そして帰り際、また彼が手作りのぬいぐるみを取り出す。
「これも…前と同じ感じだけど、受け取ってくれる?」
「え、また作ったの?ありがとう~♪」と私は少し笑いながら受け取るが、心のどこかで違和感も覚える。前回と何か違うと感じていた。けどそんな違和感に問うこともなく、その日をレンタル彼女の仕事を終え、日常を過ごすうちにその違和感を忘れた。
それから数日後、また彼から指定が入った。
駅で待ち合わせると、やっぱりあの男。少しずつ顔や腕の様子が変わってきているのに、なんだか慣れてしまった自分がいる。
デート中、男はふとスマホを取り出し、自宅で飼っているという猫の写真を見せてくる。
「見て、この子、めっちゃ可愛いんだよ」
私は笑いながら、画面の中の猫を撫でる仕草をする。
その後もカフェに行き、少し歩き回ってデートは普通に進む。終わり際、彼はまた手作りのぬいぐるみを渡してきた。
「これ、良かったら持ってて」
受け取ると、なんだか前回よりも重い。それに、微かに腐ったような匂いが漂っている。
「え、なんか…重くない?」と心の中で少し首を傾げながらも、笑顔を作る。だが頭の片隅で、違和感がざわざわと広がる。何かがおかしいと、そんな気が否応なしに湧き上がった。
それからレンタル彼女の仕事を終えて、帰宅した私は、渡されたぬいぐるみを手に取った。
やはり、ずっしりと重い。そして、微かにだが腐ったような匂いも漂っている。
「なんだろう?」と思いながら好奇心と恐怖が交錯する中、どうしても確かめずにはいられなかった。可愛いぬいぐるみ。
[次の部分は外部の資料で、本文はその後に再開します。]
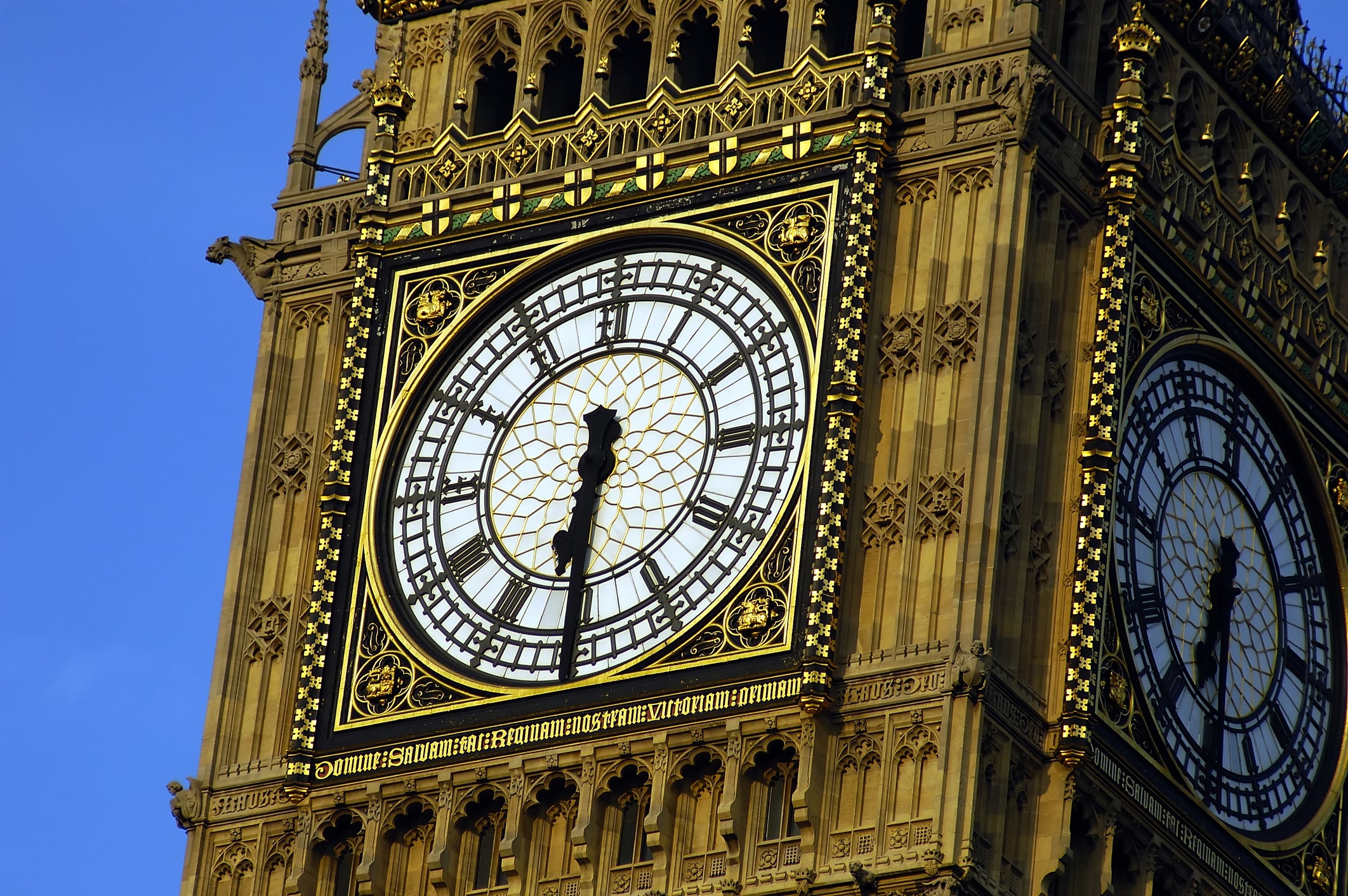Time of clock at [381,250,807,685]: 6:30
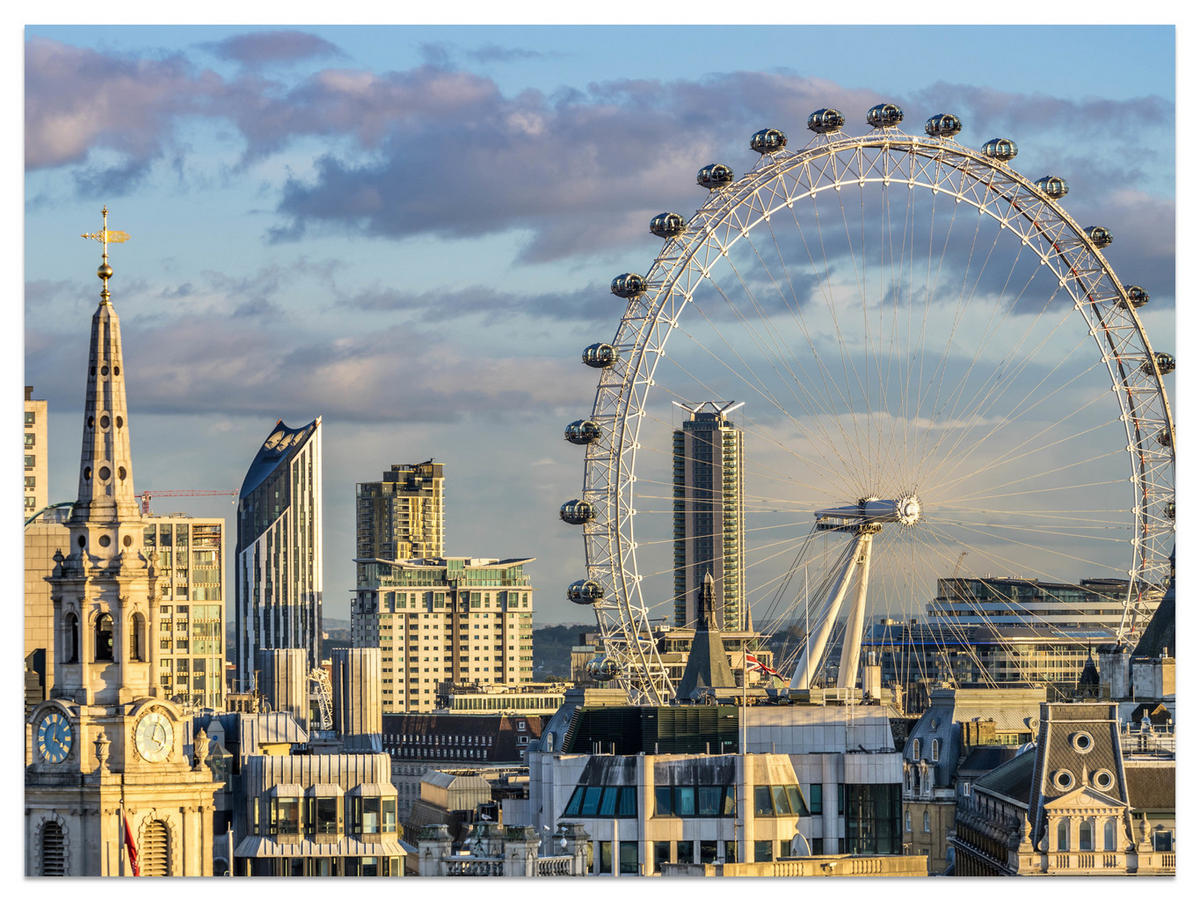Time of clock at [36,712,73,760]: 4:01
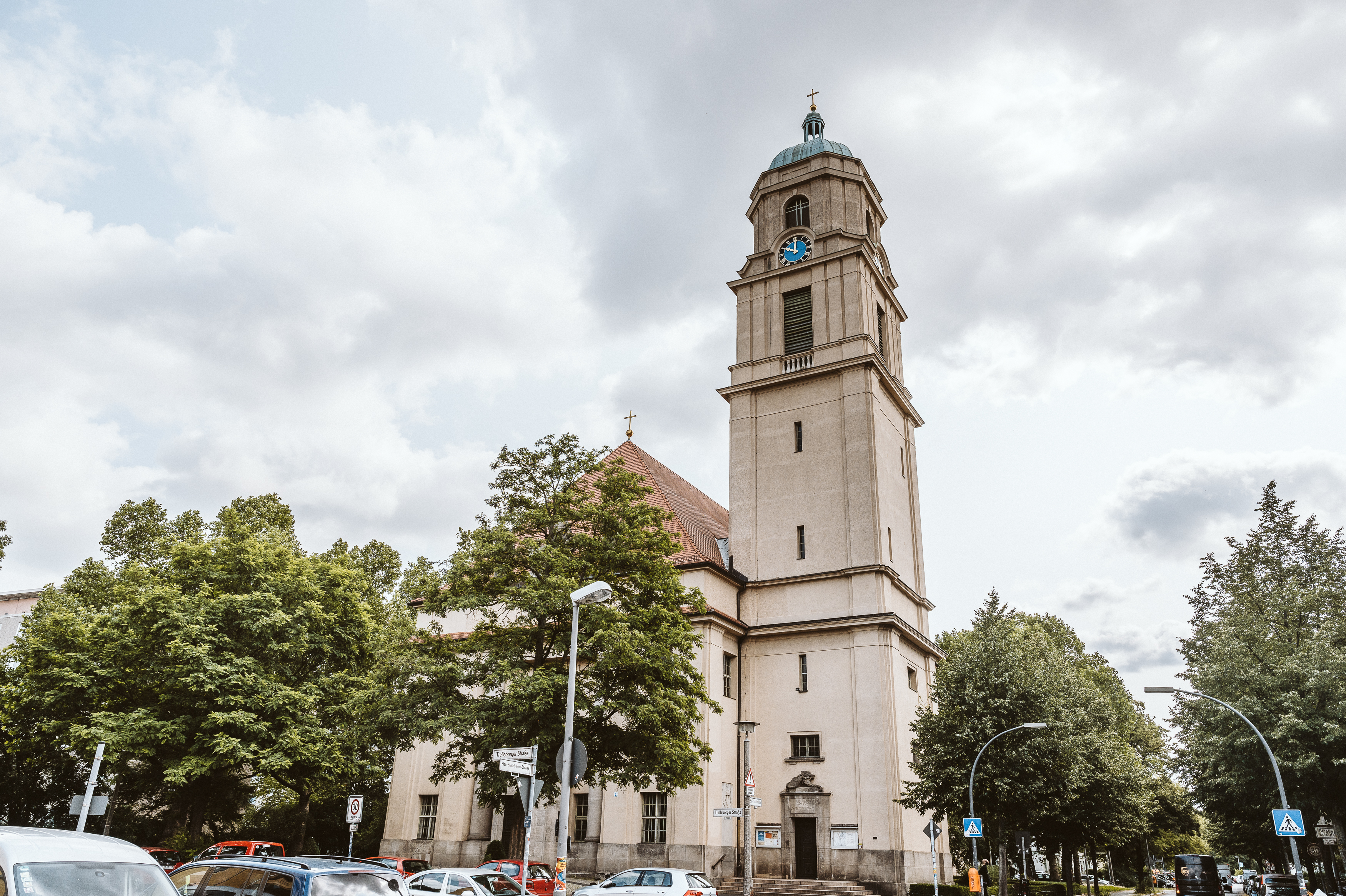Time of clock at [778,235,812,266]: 10:00
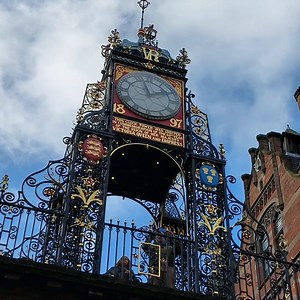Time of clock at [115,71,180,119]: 1:57
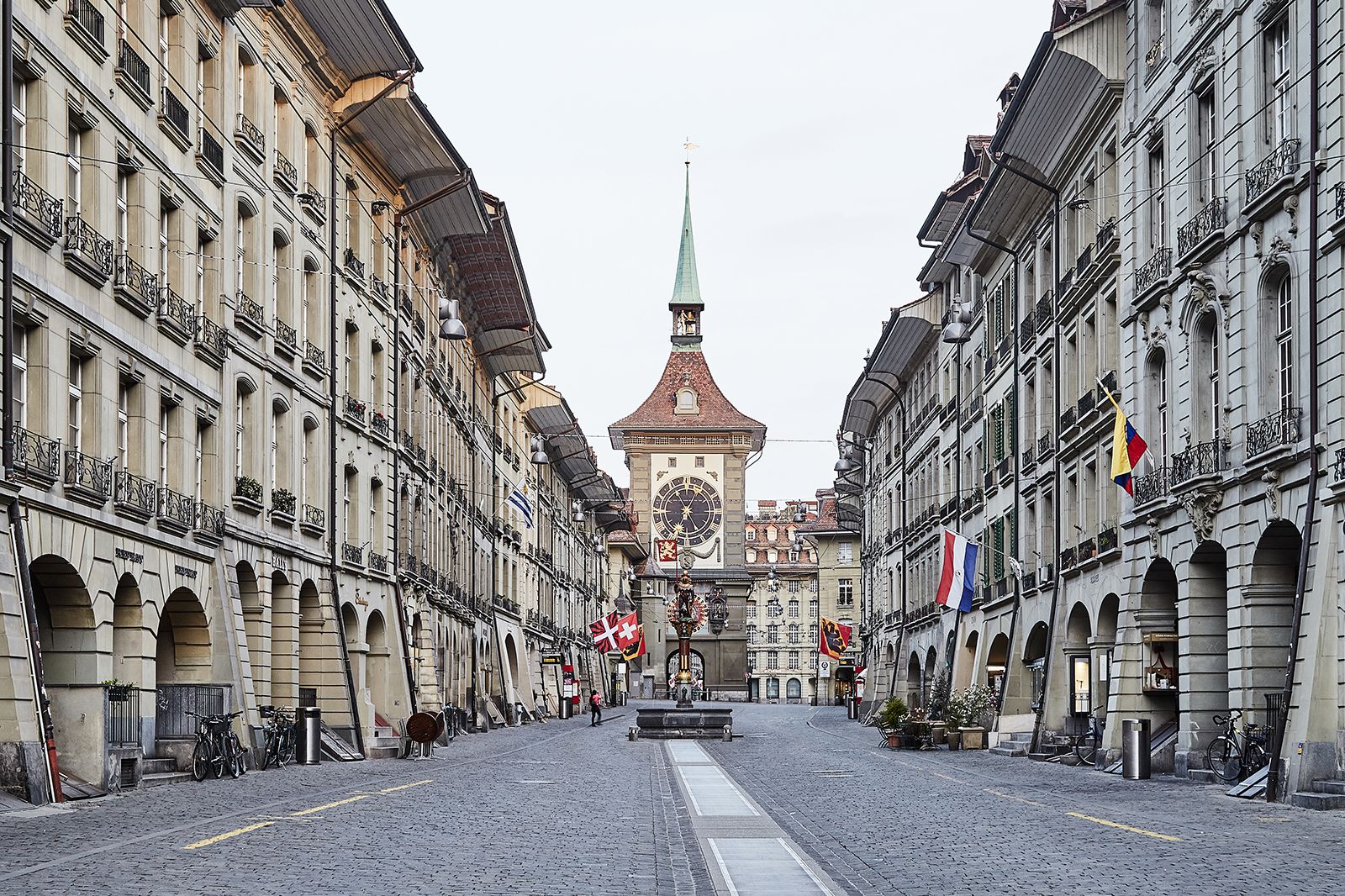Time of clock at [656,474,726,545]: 11:04
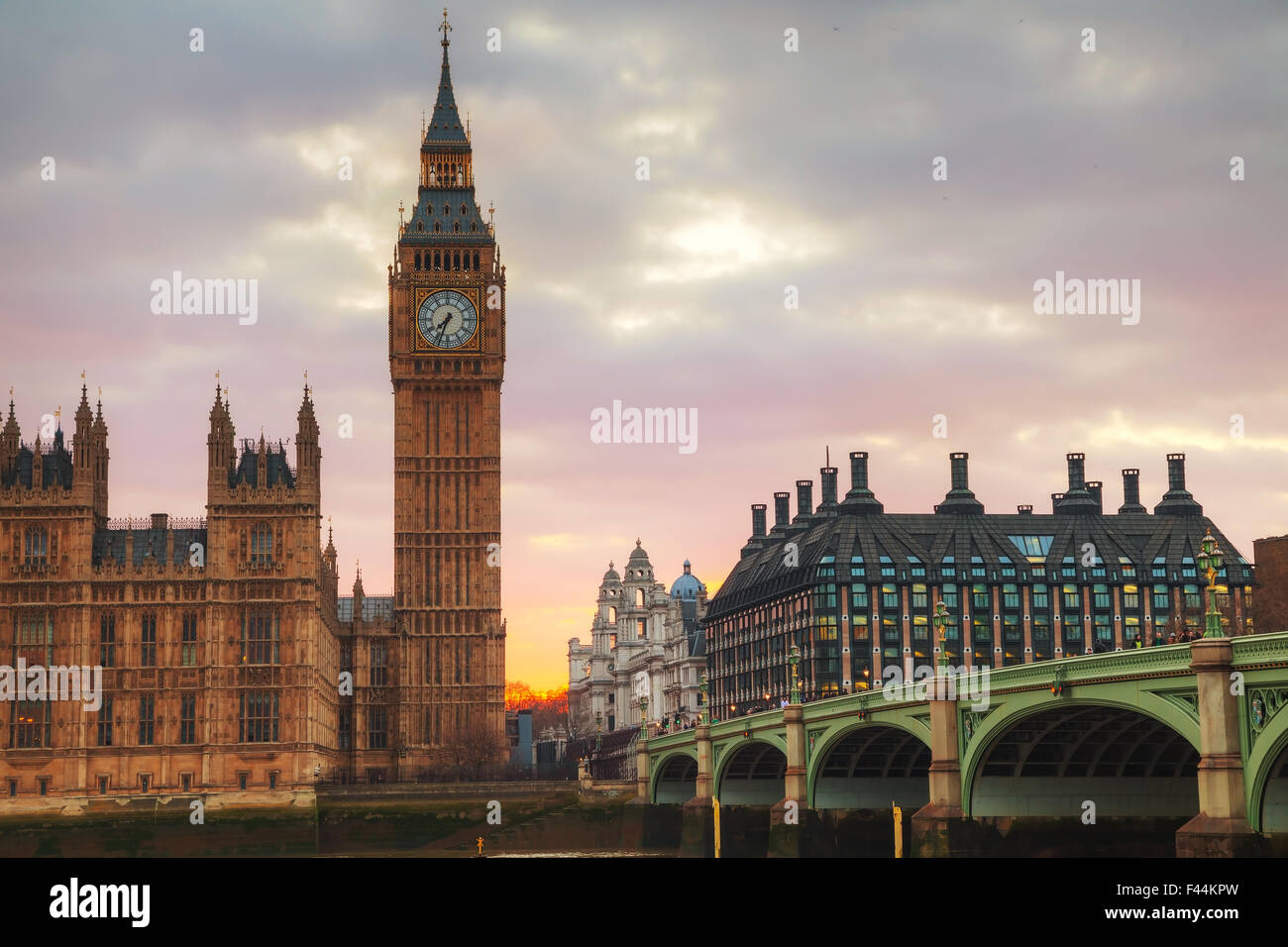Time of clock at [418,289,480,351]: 7:33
そして彼に悪い気もする。だが、気になる気持ちが勝る。
私は覚悟を決め、そっとぬいぐるみを切ることにした。ハサミの刃が布を裂く音が、部屋に響く。
中を見るとぎょっとして手を止める。形は、明らかに小さな生き物の頭だ。
香りは、想像以上に強く、かび臭さと腐敗の混ざった嫌な匂いが鼻を突く。毛並みはまだ残っているが、乾燥してパサパサとしており、目の部分はくぼみ、まるでこちらを睨むかのように空洞になっている。小さな口はかろうじて形を留めており、硬化した歯が光を反射した。
思わず息を呑み、後ずさる。
「……な、何これ……?」
手が震える。あの笑顔の男が、この中に何かを込めていたとは信じられなかった。
可愛いと思っていたぬいぐるみが、まさか…
切断された猫の頭が入ってるなんて…!?
私は思わずぬいぐるみを床に投げ捨て、全身が震えた。そして視線を、彼からもらったもう二体のぬいぐるみに向ける。
「まさか……中に何かある?」
恐怖と嫌悪が入り混じる胸の奥で、どうしても確かめずにはいられなかった。覚悟を決めるように手を伸ばし、二体のぬいぐるみを順に切り裂いてみることにした。
一つ目のぬいぐるみを切ると、中から髪の毛と欠けた歯の一部が出てきた。あの日、彼が髪を切り、前歯が欠けていたことを思い出す。
次に二つ目のぬいぐるみを切ると、今度は血文字でびっしりと書かれた紙が出てきた。「呪」としか書かれていない文字が大量に並んでいた。その日、彼の右腕には包帯が巻かれていたことを思い出す。
私はそれを見て確信した。彼は自分の体の一部や血で、ぬいぐるみに詰めて渡していたのだ。そして今日のぬいぐるみの中入っていた猫の頭。よく見ると彼が見せてきた写真の猫に似ているような…まさか自分のペットを殺して、ぬいぐるみの中に…
そう考えると私は手が震え、全身の力が抜けた。息が詰まるようで、視界が揺れる。胸の奥が凍るような感覚。これが恐怖というものなのか、と身をもって感じた。